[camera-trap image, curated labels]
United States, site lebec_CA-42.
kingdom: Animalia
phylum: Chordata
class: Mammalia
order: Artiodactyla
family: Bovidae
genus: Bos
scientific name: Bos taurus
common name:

__Task goal__.
Return the listing above in full, character for character.

__Reply to the exercise__.
[camera-trap image, curated labels]
United States, site lebec_CA-42.
kingdom: Animalia
phylum: Chordata
class: Mammalia
order: Artiodactyla
family: Bovidae
genus: Bos
scientific name: Bos taurus
common name:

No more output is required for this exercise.